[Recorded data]
=-=-=-=-=
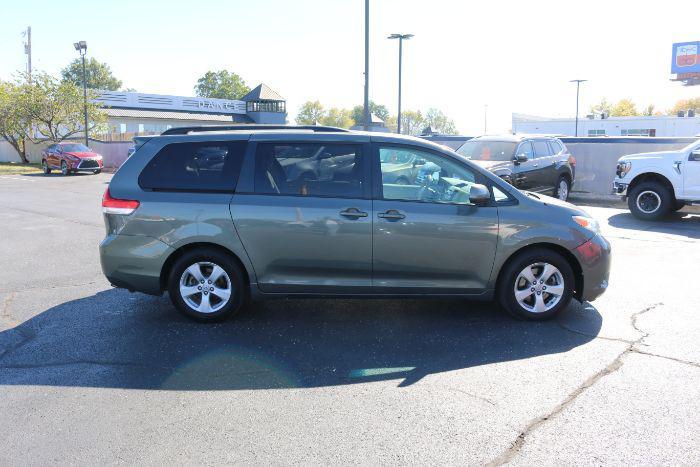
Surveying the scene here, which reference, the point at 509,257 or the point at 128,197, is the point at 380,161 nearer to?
the point at 509,257

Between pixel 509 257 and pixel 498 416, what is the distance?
205cm

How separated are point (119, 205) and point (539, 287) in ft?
12.7

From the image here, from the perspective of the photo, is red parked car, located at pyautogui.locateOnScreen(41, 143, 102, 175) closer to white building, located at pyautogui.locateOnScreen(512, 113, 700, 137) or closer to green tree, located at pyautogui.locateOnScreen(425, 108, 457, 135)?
white building, located at pyautogui.locateOnScreen(512, 113, 700, 137)

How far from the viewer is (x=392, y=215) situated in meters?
5.34

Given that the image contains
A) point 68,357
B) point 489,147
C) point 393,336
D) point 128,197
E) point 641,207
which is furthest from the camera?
point 489,147

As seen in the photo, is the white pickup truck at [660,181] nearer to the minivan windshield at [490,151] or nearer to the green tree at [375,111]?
the minivan windshield at [490,151]

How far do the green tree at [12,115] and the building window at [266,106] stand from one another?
32.1 metres

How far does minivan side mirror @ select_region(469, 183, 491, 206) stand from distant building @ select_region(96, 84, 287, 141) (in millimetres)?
54724

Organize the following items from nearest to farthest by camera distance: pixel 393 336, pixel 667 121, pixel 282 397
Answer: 1. pixel 282 397
2. pixel 393 336
3. pixel 667 121

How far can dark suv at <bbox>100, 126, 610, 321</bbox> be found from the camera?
5363 millimetres

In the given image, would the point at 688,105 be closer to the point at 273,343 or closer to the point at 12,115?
the point at 12,115

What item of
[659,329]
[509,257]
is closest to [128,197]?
[509,257]

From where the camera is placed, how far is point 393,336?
17.1 ft

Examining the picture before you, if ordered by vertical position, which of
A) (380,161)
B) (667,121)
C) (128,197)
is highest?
(667,121)
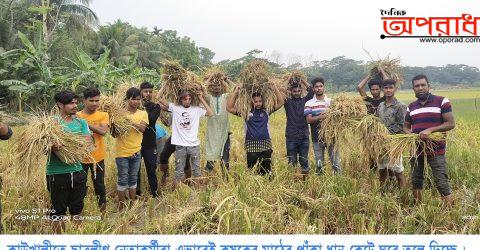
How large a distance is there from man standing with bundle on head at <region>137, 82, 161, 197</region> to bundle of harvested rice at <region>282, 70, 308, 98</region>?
1.61 m

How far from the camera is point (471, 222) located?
3.12 meters

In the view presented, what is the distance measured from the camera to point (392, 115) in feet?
13.6

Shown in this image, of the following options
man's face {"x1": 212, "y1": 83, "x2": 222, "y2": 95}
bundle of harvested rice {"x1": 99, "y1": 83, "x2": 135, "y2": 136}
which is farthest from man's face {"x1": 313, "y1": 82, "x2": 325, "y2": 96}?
bundle of harvested rice {"x1": 99, "y1": 83, "x2": 135, "y2": 136}

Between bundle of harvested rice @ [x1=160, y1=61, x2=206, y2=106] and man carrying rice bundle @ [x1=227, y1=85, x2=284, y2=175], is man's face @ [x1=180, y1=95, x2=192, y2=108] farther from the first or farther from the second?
man carrying rice bundle @ [x1=227, y1=85, x2=284, y2=175]

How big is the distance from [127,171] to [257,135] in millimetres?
1499

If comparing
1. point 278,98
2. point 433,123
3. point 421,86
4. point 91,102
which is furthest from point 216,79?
point 433,123

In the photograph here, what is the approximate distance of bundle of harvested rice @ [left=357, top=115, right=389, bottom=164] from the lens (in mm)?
3997

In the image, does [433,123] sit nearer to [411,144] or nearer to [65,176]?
[411,144]

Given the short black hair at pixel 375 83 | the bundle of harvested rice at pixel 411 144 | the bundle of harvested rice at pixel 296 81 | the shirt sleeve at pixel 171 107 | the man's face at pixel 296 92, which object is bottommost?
the bundle of harvested rice at pixel 411 144

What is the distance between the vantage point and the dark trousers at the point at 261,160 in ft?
14.2

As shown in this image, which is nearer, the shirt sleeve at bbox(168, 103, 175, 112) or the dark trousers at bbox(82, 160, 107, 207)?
the dark trousers at bbox(82, 160, 107, 207)

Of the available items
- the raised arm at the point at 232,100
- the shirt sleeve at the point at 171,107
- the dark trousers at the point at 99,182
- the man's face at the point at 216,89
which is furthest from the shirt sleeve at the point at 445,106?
the dark trousers at the point at 99,182

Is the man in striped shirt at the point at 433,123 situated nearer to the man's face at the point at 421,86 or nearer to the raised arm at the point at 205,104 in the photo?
the man's face at the point at 421,86

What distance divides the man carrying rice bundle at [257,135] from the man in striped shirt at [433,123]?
1576mm
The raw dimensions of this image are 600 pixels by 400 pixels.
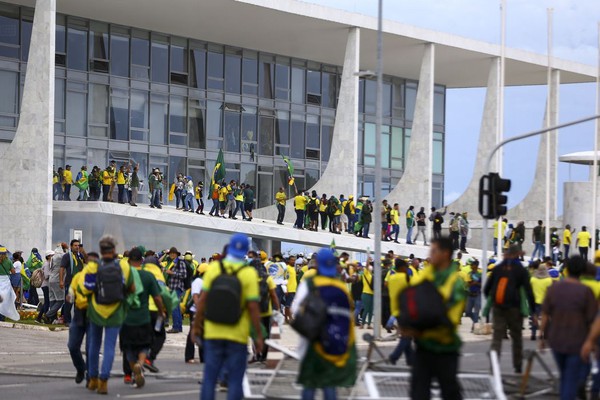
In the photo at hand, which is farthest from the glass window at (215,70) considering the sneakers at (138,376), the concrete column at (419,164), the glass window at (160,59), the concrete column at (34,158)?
the sneakers at (138,376)

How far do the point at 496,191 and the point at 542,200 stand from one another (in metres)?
40.6

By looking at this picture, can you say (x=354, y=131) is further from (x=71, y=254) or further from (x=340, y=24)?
(x=71, y=254)

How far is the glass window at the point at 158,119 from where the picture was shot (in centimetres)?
5044

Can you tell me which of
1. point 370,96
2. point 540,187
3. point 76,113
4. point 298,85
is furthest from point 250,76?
point 540,187

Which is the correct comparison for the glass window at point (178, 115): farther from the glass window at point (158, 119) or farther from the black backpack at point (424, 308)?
the black backpack at point (424, 308)

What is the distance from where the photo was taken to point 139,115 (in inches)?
1962

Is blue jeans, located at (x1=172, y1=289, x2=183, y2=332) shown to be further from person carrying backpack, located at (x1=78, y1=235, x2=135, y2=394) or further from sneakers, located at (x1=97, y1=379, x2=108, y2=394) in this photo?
sneakers, located at (x1=97, y1=379, x2=108, y2=394)

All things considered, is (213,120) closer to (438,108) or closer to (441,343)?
(438,108)

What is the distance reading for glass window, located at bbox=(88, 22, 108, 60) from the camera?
47.7 m

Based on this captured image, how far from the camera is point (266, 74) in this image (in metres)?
55.0

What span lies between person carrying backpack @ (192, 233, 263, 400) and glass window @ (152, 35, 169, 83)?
1592 inches

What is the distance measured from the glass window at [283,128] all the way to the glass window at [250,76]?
1.82 meters

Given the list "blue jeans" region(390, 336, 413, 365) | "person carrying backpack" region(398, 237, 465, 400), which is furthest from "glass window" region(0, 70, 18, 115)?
"person carrying backpack" region(398, 237, 465, 400)

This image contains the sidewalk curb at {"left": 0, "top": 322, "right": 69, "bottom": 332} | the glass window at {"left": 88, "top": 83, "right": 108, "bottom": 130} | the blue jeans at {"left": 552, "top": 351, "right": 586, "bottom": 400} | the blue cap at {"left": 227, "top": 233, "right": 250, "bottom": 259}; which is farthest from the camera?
the glass window at {"left": 88, "top": 83, "right": 108, "bottom": 130}
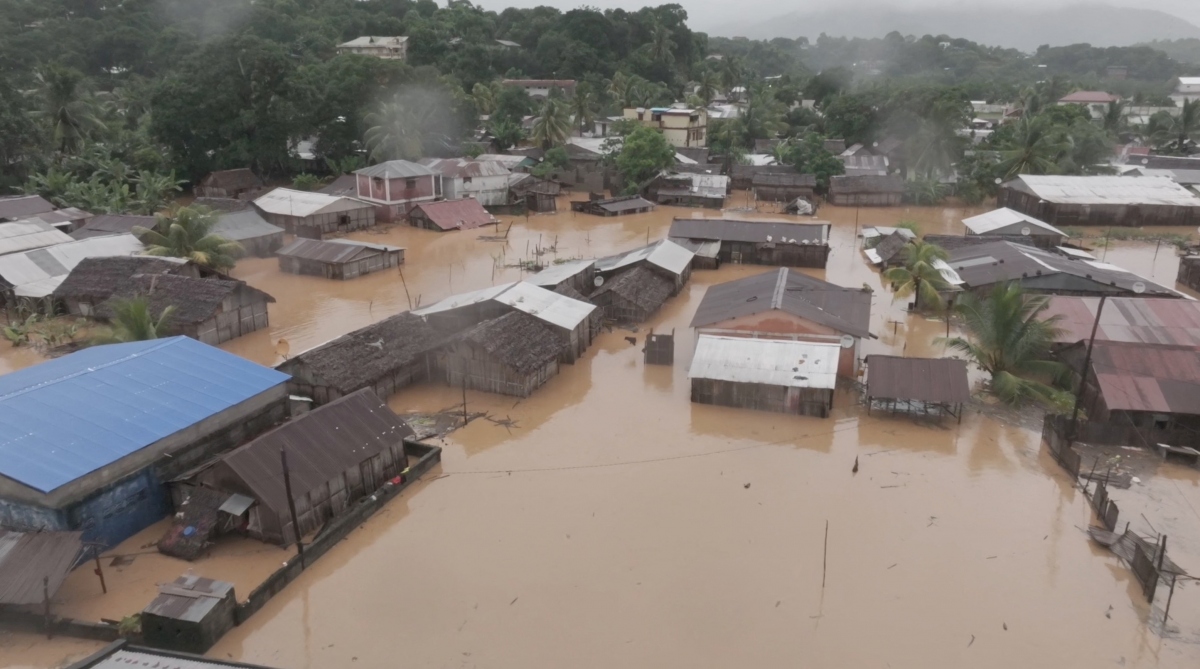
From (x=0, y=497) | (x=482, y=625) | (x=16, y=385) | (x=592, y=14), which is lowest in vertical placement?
=-=-=-=-=
**THE TASK**
Rewrite all the items above with "oak tree" in place of every "green tree", and keep everything else the same. Omit the pictures from your answer.

**SOLUTION TO THIS TASK**
Surveying the scene here, which reference, the point at 509,257 or the point at 128,197, is the point at 380,161 nearer to?
the point at 509,257

Between pixel 509 257 and pixel 498 416, what is the distance?
205cm

How separated are point (119, 205) and point (539, 287) in ft?
12.7

From the image here, from the perspective of the photo, is red parked car, located at pyautogui.locateOnScreen(41, 143, 102, 175) closer to white building, located at pyautogui.locateOnScreen(512, 113, 700, 137) or closer to oak tree, located at pyautogui.locateOnScreen(425, 108, 457, 135)?
white building, located at pyautogui.locateOnScreen(512, 113, 700, 137)

How far from the viewer is (x=392, y=215) situated in meters?
5.34

Given that the image contains
A) point 68,357
B) point 489,147
C) point 393,336
D) point 128,197
E) point 641,207
which is furthest from the camera?
point 489,147

As seen in the photo, is the white pickup truck at [660,181] nearer to the minivan windshield at [490,151] or nearer to the oak tree at [375,111]?
the minivan windshield at [490,151]

How far do the oak tree at [12,115] and the building window at [266,106] stand from one another?
32.1 metres

How far does minivan side mirror @ select_region(469, 183, 491, 206) stand from distant building @ select_region(96, 84, 287, 141) (in millimetres)?
54724

Organize the following items from nearest to farthest by camera distance: pixel 393 336, pixel 667 121, pixel 282 397
Answer: 1. pixel 282 397
2. pixel 393 336
3. pixel 667 121

How far can dark suv at <bbox>100, 126, 610, 321</bbox> be found from the camera?
5363 millimetres

In the given image, would the point at 688,105 be closer to the point at 273,343 or closer to the point at 12,115?
the point at 12,115

What item of
[659,329]
[509,257]
is closest to [128,197]?
[509,257]

From where the camera is placed, how far is point 393,336?
17.1 ft

Examining the picture before you, if ordered by vertical position, which of
A) (380,161)
B) (667,121)
C) (128,197)
is highest?
(667,121)
How large a distance is there from man standing with bundle on head at <region>137, 82, 161, 197</region> to bundle of harvested rice at <region>282, 70, 308, 98</region>?
1.61 m

How far from the camera is point (471, 222) located?
3.12 meters

In the view presented, what is the distance measured from the camera to point (392, 115) in feet?
13.6

Shown in this image, of the following options
man's face {"x1": 212, "y1": 83, "x2": 222, "y2": 95}
bundle of harvested rice {"x1": 99, "y1": 83, "x2": 135, "y2": 136}
which is farthest from man's face {"x1": 313, "y1": 82, "x2": 325, "y2": 96}?
bundle of harvested rice {"x1": 99, "y1": 83, "x2": 135, "y2": 136}

Between bundle of harvested rice @ [x1=160, y1=61, x2=206, y2=106] and man carrying rice bundle @ [x1=227, y1=85, x2=284, y2=175], is man's face @ [x1=180, y1=95, x2=192, y2=108] farther from the first or farther from the second?
man carrying rice bundle @ [x1=227, y1=85, x2=284, y2=175]

How big is the distance from [127,171] to [257,135] in millimetres?
1499

If comparing
1. point 278,98
2. point 433,123
3. point 421,86
4. point 91,102
which is furthest from point 216,79?
point 433,123

In the photograph here, what is the approximate distance of bundle of harvested rice @ [left=357, top=115, right=389, bottom=164] from the lens (in mm)?
3997

In the image, does [433,123] sit nearer to [411,144] or nearer to [65,176]?
[411,144]

Given the short black hair at pixel 375 83 | the bundle of harvested rice at pixel 411 144 | the bundle of harvested rice at pixel 296 81 | the shirt sleeve at pixel 171 107 | the man's face at pixel 296 92, which object is bottommost?
the bundle of harvested rice at pixel 411 144

What is the distance between the vantage point and the dark trousers at the point at 261,160 in ft?
14.2

As shown in this image, which is nearer, the shirt sleeve at bbox(168, 103, 175, 112) or the dark trousers at bbox(82, 160, 107, 207)?
the dark trousers at bbox(82, 160, 107, 207)

Of the available items
- the raised arm at the point at 232,100
- the shirt sleeve at the point at 171,107
- the dark trousers at the point at 99,182
- the man's face at the point at 216,89
which is furthest from the shirt sleeve at the point at 445,106?
the dark trousers at the point at 99,182

Is the man in striped shirt at the point at 433,123 situated nearer to the man's face at the point at 421,86 or nearer to the raised arm at the point at 205,104 in the photo?
the man's face at the point at 421,86

What distance divides the man carrying rice bundle at [257,135] from the man in striped shirt at [433,123]?
1576mm
The raw dimensions of this image are 600 pixels by 400 pixels.
In the photo at hand, which is farthest from the glass window at (215,70) considering the sneakers at (138,376), the concrete column at (419,164), the glass window at (160,59), the concrete column at (34,158)?
the sneakers at (138,376)

How far do the point at 496,191 and the point at 542,200 stand from one another (in metres)?
40.6

By looking at this picture, can you say (x=354, y=131) is further from (x=71, y=254) or further from (x=340, y=24)?
(x=71, y=254)

How far is the glass window at the point at 158,119 from where the picture was shot (in centimetres)?
5044

Can you tell me which of
1. point 370,96
2. point 540,187
3. point 76,113
4. point 298,85
is furthest from point 250,76?
point 540,187

Which is the correct comparison for the glass window at point (178, 115): farther from the glass window at point (158, 119) or farther from the black backpack at point (424, 308)?
the black backpack at point (424, 308)

What is the distance from where the photo was taken to point 139,115 (in inches)?
1962

Is blue jeans, located at (x1=172, y1=289, x2=183, y2=332) shown to be further from person carrying backpack, located at (x1=78, y1=235, x2=135, y2=394) or further from sneakers, located at (x1=97, y1=379, x2=108, y2=394) in this photo?
sneakers, located at (x1=97, y1=379, x2=108, y2=394)

All things considered, is (213,120) closer to (438,108) or closer to (441,343)?
(438,108)

What is the distance reading for glass window, located at bbox=(88, 22, 108, 60) from the camera?
47.7 m

Based on this captured image, how far from the camera is point (266, 74) in this image (in metres)?
55.0

What span lies between person carrying backpack @ (192, 233, 263, 400) and glass window @ (152, 35, 169, 83)?
1592 inches

What is the distance measured from the glass window at [283,128] all the way to the glass window at [250,76]?
1.82 meters

Given the list "blue jeans" region(390, 336, 413, 365) | "person carrying backpack" region(398, 237, 465, 400), which is furthest from "glass window" region(0, 70, 18, 115)?
"person carrying backpack" region(398, 237, 465, 400)

This image contains the sidewalk curb at {"left": 0, "top": 322, "right": 69, "bottom": 332} | the glass window at {"left": 88, "top": 83, "right": 108, "bottom": 130} | the blue jeans at {"left": 552, "top": 351, "right": 586, "bottom": 400} | the blue cap at {"left": 227, "top": 233, "right": 250, "bottom": 259}; which is farthest from the camera?
the glass window at {"left": 88, "top": 83, "right": 108, "bottom": 130}
From (x=0, y=497) | (x=482, y=625) | (x=16, y=385) | (x=592, y=14), which is lowest in vertical placement?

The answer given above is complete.